Vendo-o esfregar a porta do Tubarão pela milésima vez, prometo a mim mesma nunca mais levar bêbado algum para dentro do meu pobre carro. Exceto Bia. E Lídia. Sei que não há jeito algum de eu deixá-las na mão quando precisarem de carona ou qualquer outra coisa.

- Juro que não tô sentindo mais cheiro nenhum – diz. Ele está sentado no carona, com uma perna para fora e outra para dentro, quase lustrando o couro sintético da porta. Antes da limpeza começar, mudei o carro de lugar, para sair do cheiro sufocante da poça e evitar que o vomitação recomeçasse. Todas as forças escondidas em mim foram convocadas para não vomitar junto dele, quando os jatos começaram. – Vem ver – pede.

- É claro que eu não vou aí ver – repudio a ideia estúpida de Bernardo. Descobri pelo porteiro que esse é o nome do Senhor Vomita Muito. Até temos algumas aulas juntos, mas nunca tive interesse em aprender o nome de pessoas com quem não pretendo conversar.
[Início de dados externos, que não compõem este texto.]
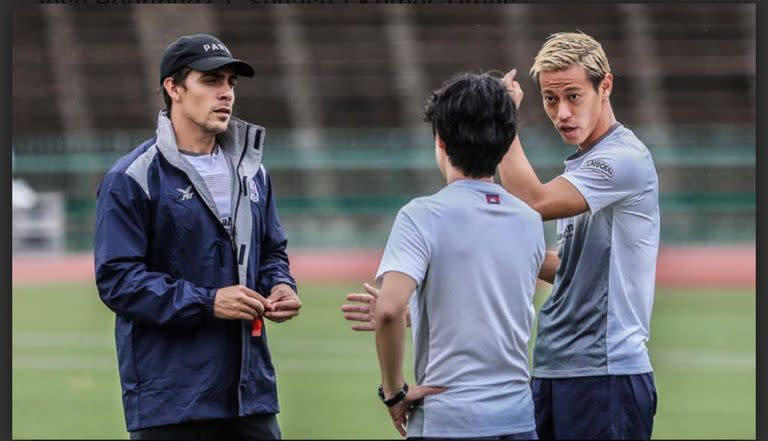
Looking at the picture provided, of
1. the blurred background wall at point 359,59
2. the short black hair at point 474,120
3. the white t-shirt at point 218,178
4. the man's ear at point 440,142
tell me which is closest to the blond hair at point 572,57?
the short black hair at point 474,120

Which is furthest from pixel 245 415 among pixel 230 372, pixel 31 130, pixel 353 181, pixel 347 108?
pixel 31 130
Apoio meu corpo exausto na lateral do carro. Hoje em dia, saídas às sextas-feiras são vetadas da agenda para evitar o visual (e atitude) "menina do Chamado" durante o trabalho na manhã seguinte, mas essa foi uma exceção. Bia conseguiu me convencer a dar apoio moral na festa da república do seu novo boy magia.

Eles se conheceram há algumas semanas em um dos ensaios da banda, numa das poucas ocasiões em que ela decidiu me acompanhar. O rapaz foi convidado por Alan, que sempre está em busca de plateia. Os dois trocaram olhares durante uma hora inteira e quando comecei a me sentir patética pela atitude da minha amiga, que tem idade suficiente para não agir como uma adolescente (apesar de ter a aparência de uma), a empurrei contra ele e disse "Essa é a Bia e ela quer fazer coisas indecentes com a sua barba".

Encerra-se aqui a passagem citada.